Koki Maeda, Shuhei Kurita, Taiki Miyanishi, Naoaki Okazaki

arXiv preprint · February 2024

VisCE^2, a vision-language-model-based caption evaluation method that replaces human-written references with structured visual context extracted from images.

BibTeX

@misc{maeda2024vision,
  title={Vision Language Model-based Caption Evaluation Method Leveraging Visual Context Extraction},
  author={Koki Maeda and Shuhei Kurita and Taiki Miyanishi and Naoaki Okazaki},
  year={2024},
  eprint={2402.17969},
  archivePrefix={arXiv},
  primaryClass={cs.CV},
  url={https://arxiv.org/abs/2402.17969}
}

Abstract

Given the accelerating progress of vision and language modeling, accurate evaluation of machine-generated image captions remains critical. Conventional metrics often rely on lexical overlap or embedding similarity and struggle to capture finer quality differences aligned with human judgment.

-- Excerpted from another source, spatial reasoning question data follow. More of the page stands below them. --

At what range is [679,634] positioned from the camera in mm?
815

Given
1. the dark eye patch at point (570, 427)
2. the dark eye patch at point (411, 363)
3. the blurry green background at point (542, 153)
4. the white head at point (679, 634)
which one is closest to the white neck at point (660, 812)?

This paper presents VisCE^2, a vision-language-model-based caption evaluation method that leverages visual context extraction. By structuring image content such as objects, attributes, and relationships, the method replaces human-written references with richer contextual cues and improves caption assessment.

Results

The paper reports that VisCE^2 outperforms conventional pretrained caption-evaluation metrics on multiple meta-evaluation datasets and shows stronger consistency with human preferences.